More concerning, according to TransUnion, is that 38% of property managers didn’t identify the fraud until after the applicant moved into their new rental. In addition, 49% reported applicant-based fraud to be an issue for their companies.

“Once fraudsters become residents, the dangers and damages only compound,” said Maitri Johnson, senior vice president of TransUnion’s tenant and employment screening business. “Delinquencies and evictions are expensive and take significant time and effort to enact. In the meantime, the other residents might be at risk with fraudsters nearby.”

TransUnion’s research, which is based on an online survey of 98 property managers in October and November, also found that fraud is hitting companies hard, with 43% saying more time is being spent on comparing rental applications to find discrepancies. In addition, 38% cited more evictions, and 27% reported increased bad debt as well as increased financial loss.

The most common triggers that alerted property managers to the fraud included proof of employment, 36%; verification of proof of income, 35%; and fake paychecks being submitted by applicants, 30%.

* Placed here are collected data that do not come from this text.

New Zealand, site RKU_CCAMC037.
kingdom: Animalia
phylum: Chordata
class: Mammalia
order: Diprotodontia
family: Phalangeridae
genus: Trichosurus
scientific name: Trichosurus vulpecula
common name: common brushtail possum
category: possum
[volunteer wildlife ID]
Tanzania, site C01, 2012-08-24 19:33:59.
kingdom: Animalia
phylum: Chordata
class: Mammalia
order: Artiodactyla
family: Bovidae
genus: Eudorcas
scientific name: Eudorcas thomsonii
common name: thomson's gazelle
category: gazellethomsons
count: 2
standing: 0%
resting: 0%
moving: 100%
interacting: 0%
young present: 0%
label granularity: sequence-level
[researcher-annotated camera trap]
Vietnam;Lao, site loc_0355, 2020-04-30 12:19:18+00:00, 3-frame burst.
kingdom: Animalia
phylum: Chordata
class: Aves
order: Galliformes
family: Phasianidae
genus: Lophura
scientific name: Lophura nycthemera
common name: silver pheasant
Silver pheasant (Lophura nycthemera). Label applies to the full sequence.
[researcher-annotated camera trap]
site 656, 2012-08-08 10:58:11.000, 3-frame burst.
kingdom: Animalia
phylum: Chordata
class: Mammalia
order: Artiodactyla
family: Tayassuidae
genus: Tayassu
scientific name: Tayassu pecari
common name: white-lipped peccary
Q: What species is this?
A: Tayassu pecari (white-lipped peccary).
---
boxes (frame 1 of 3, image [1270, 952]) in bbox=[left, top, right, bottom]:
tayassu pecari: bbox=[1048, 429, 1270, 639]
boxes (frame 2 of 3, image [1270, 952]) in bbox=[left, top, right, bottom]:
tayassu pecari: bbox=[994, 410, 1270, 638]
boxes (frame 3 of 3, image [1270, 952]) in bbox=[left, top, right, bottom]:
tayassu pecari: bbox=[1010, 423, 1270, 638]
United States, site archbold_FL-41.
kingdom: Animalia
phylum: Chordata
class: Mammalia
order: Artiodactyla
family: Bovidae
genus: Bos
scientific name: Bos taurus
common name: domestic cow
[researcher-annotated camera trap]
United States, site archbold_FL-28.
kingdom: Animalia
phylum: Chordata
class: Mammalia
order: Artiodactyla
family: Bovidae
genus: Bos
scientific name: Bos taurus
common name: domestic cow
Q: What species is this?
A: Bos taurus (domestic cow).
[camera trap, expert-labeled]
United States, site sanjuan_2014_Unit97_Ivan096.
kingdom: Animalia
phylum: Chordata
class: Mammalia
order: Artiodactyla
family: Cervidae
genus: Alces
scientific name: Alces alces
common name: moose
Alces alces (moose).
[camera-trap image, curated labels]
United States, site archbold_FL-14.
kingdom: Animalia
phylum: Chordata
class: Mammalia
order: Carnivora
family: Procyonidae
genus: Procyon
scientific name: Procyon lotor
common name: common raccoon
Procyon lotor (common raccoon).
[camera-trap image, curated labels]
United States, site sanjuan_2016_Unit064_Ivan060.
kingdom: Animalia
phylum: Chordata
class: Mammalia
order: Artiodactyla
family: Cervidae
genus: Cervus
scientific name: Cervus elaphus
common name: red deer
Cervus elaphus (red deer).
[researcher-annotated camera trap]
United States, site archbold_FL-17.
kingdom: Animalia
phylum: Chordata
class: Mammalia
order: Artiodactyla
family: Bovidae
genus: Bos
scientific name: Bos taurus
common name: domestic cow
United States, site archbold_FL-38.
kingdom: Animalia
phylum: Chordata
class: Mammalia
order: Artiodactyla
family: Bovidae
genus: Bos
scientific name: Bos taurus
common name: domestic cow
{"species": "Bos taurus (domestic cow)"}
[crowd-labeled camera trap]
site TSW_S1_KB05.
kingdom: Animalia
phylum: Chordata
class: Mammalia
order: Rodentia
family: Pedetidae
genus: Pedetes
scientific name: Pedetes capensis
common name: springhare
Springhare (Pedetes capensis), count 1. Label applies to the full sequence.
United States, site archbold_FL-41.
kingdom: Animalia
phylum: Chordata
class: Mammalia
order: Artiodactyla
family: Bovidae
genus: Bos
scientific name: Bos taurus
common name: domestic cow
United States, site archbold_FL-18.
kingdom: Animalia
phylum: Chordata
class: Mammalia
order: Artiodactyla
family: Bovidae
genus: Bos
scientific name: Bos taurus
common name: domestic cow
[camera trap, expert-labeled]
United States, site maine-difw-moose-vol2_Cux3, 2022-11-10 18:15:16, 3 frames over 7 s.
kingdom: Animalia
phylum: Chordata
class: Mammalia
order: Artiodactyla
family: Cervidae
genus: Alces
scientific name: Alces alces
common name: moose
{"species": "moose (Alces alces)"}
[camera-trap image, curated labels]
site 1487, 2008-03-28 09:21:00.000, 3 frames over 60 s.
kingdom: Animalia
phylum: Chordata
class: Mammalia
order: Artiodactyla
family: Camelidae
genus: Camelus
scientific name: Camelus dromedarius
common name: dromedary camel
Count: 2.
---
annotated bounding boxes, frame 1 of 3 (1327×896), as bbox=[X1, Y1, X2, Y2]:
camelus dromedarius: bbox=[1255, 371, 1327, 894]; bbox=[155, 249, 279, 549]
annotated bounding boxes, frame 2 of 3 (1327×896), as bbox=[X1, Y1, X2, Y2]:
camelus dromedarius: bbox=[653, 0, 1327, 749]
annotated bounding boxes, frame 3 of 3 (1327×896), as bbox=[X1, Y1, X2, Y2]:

The respondents also were split with their approaches to mitigating fraud risk: 25% used in-house employees to conduct manual screening, 34% outsourced services and technologies, and 33% didn’t use any formal tools and relied on manual resident screening processes.

“Those who rely on their instinct, rather than a formal methodology, may put themselves at risk,” said Johnson. “Not only is that not effective for detecting potential fraud—especially as fraudsters become increasingly sophisticated—it also risks denying housing based on the property manager’s biases.”

Johnson added that there is no one-size-fits all approach for fraud. However, identity-based technology solutions built specifically for multifamily can help companies detect red flags and also help streamline the application process.

What not to do? According to TransUnion’s report, it urges property managers to not rely solely on credit scores to predict the risk of fraud, to not use antiquated systems, and to not operate in reactive mode.